3.5 ∣. Evaluation of TGF-β/Smad signaling

The TGF- β3/Smad signaling pathway was evaluated for cells cultured on gelatin and pSC and NaCS containing gelatin scaffolds loaded with and without TGF- β3 in CCM⁻ media condition for 7 days. Gene expression for TGF-β receptors, TGF- βRI and TGF- βRII, were evaluated. Later, the cultures were subjected to TGF- βRI kinase inhibitor which blocks the downstream process of TGF- β/Smad2/3 signaling to assess the role of TGF- β/Smad2/3 signaling for cells on cellulose sulfate scaffolds.

Gene expression for TGF- βRI was similar for cells cultured on all scaffolds regardless of the presence of TGF-β3 (Figure 6A). Significant difference in TGF-βRII expression was determined where the least was detected for cells cultured on gelatin only scaffolds without TGF- β3. Cells cultured on NaCS containing gelatin scaffolds loaded with TGF- β3 showed enhanced expression of TGF- βRII. The ratio of TGF- βRII to TGF- βRI increased with the addition of TGF- β3 for all scaffold groups. The highest ratio was determined on scaffolds containing NaCS loaded with TGF- β3 followed by pSC containing scaffold loaded with TGF- β3. The least ratio was observed on cells cultured on gelatin only scaffolds without TGF-β3. Cells cultured on NaCS scaffolds without TGF- β3 also showed a higher ratio of TGF-βRII to TGF-βRI in comparison to gelatin and pSC scaffolds without loaded TGF-β3. Immunostaining for Smad2/3 revealed the presence of Smad2/3 for cells cultured on all the scaffolds with or without the presence of TGF- βRI kinase inhibitor (Figure 6B). A stronger immunostaining appeared for pSmad2/3 for cells cultured on scaffolds containing pSC and NaCS as compared to gelatin only scaffolds loaded with TGF-β3. However, pSmad2/3 staining was weak or not present for cells cultured on all scaffolds in the presence of the inhibitor. By western blot (Figure 6C,D), the phosphorylation of Smad2/3 was reduced in the case of pSC and NaCS containing scaffold groups in the presence of inhibitor with or without TGF- β3 loading. For cells on gelatin scaffolds, pSmad2/3 levels did not reduce in the presence of the TGF- βRI kinase inhibitor, indicating smad2/3 signaling is not dependent on TGF-β receptors.

FIGURE 6.

(A) Gene expression of TGF- βRI and TGF- βRII normalized to RPLPO and ratio of TGF-βRII to TGF-βRI for cells cultured on gelatin and gelatin containing cellulose sulfate scaffolds with and without TGF- β3 loading. (Values are Mean ± SD, n = 3 per group) *Significantly higher than all other scaffolds in both conditions. ^#Significantly lower than all other scaffolds with and without TGF- β3 loading. ^@Significantly higher than pSC containing scaffolds without TGF- β3 loading. (p < .05) (B) Immunofluorescent staining of Smad2/3 (green) and pSmad2/3 (green) for cells cultured on gelatin and gelatin containing cellulose sulfate scaffolds loaded with and without TGF- β3 in presence or absence of TGF- βRI kinase inhibitor. Nuclei (DAPI, Blue). 100× Magnification (C) Western blot for protein expression of pSmad2/3 and total Smad2/3 (D) Relative intensity of pSmad2/3 normalized to Smad2/3 for cells cultured on gelatin and gelatin containing cellulose sulfate scaffolds with and without loaded TGF-β3 in presence or absence of TGF- βRI kinase inhibitor. (Values are Mean ± SD, n = 3 per group) ^#Significantly lower than cells cultured on the same scaffold w/o inhibitor. ^@Significantly lower than cells cultured on TGF- β3 loaded scaffold with inhibitor. (p < .05)

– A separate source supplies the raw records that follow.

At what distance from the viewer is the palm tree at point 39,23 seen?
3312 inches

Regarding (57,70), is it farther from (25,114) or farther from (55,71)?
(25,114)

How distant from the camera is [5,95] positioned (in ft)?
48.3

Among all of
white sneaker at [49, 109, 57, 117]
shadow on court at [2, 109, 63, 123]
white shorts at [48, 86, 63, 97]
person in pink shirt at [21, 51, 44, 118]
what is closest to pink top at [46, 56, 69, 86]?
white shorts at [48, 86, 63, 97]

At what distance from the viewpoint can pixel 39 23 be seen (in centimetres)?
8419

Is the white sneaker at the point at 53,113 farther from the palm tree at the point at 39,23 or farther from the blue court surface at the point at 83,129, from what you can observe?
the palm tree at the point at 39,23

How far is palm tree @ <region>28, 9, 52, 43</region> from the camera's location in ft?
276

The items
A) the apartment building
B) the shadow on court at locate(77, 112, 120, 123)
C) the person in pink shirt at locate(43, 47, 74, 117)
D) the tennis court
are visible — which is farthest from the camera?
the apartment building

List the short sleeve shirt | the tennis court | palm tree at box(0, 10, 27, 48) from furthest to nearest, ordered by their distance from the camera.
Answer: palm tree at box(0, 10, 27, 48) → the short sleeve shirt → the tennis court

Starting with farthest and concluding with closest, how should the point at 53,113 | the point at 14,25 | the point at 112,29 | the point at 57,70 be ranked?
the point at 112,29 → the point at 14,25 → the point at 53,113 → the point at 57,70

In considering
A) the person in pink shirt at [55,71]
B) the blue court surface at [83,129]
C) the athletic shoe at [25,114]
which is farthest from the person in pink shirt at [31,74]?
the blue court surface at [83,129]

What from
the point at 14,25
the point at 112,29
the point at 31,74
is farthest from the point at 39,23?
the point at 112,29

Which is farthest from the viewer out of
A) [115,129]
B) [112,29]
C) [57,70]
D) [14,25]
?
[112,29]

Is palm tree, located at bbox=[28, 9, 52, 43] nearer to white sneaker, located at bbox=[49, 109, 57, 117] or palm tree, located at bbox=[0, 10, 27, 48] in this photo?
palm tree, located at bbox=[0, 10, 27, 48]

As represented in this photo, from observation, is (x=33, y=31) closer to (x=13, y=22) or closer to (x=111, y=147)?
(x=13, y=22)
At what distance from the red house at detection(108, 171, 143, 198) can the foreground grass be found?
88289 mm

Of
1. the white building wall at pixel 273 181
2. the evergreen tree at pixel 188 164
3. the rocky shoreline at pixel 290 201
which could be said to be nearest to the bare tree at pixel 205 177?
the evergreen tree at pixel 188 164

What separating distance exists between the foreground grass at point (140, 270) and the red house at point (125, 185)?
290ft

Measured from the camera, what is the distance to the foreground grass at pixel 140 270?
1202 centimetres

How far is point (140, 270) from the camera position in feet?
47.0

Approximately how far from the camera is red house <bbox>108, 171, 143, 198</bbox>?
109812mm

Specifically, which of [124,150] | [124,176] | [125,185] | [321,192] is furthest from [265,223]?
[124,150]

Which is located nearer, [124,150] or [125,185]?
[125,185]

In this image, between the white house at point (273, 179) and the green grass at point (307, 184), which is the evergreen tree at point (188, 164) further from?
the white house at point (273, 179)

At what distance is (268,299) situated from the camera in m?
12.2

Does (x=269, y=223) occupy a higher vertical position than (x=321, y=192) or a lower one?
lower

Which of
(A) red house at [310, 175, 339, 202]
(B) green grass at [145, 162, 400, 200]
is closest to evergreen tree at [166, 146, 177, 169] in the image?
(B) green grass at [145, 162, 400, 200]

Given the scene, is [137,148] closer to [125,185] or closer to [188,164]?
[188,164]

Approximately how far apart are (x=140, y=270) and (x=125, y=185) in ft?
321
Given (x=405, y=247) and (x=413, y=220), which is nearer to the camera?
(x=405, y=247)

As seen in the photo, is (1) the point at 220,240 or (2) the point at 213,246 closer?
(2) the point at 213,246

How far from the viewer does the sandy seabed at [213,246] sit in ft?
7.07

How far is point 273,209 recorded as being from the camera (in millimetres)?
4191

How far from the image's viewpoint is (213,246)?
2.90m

3.6 ∣. Evaluation of in vitro chondrogenesis under dynamic loading conditions

The cells were cultured on the gelatin and gelatin containing pSC and NaCS scaffolds with loaded TGF-β3 in static conditions for 14 days, and then were placed in the bioreactor for 14 days where they were subjected to dynamic compression with perfusion (for a total of 28 days in culture). A shiny tissue was present on all scaffolds (Figure 7A-C). No statistical differences in cell numbers were detected over time for cells on gelatin scaffolds and pSC containing scaffolds by day 28 (Figure 7D). However, a significant increase in cell number was determined for cells on scaffolds containing NaCS by day 28 in comparison to day 0 (Figure 7D).

FIGURE 7.

Cells cultured on scaffolds loaded with TGF-β3 and subjected to dynamic loading conditions in the bioreactor (a total of 28 days in culture - 14 days of static culture followed by 14 days of dynamic loading with perfusion) on (A) gelatin, (B) gelatin containing pSC scaffolds, and (C) gelatin containing NaCS scaffolds. Cells cultured on gelatin and gelatin scaffolds containing pSC and NaCS loaded with TGF-β3 in bioreactor. (D) Fold change in cell number with respect to day 0. (E) Collagen type I (Col I). (F) Collagen type II (Col II). (G) Ratio of collagen types II to I. (H) Aggrecan (Agg). *Significantly different than all other scaffolds at same time point, **Significantly higher than gelatin scaffold groups at same time point, ^aSignificantly different than day 14 in same scaffold group, ^bSignificantly different than day 21 in same scaffold group, ^cSignificantly different than day 28 in same scaffold group. (p < .05) (Values are Mean ± SD, n = 3 per group per time point)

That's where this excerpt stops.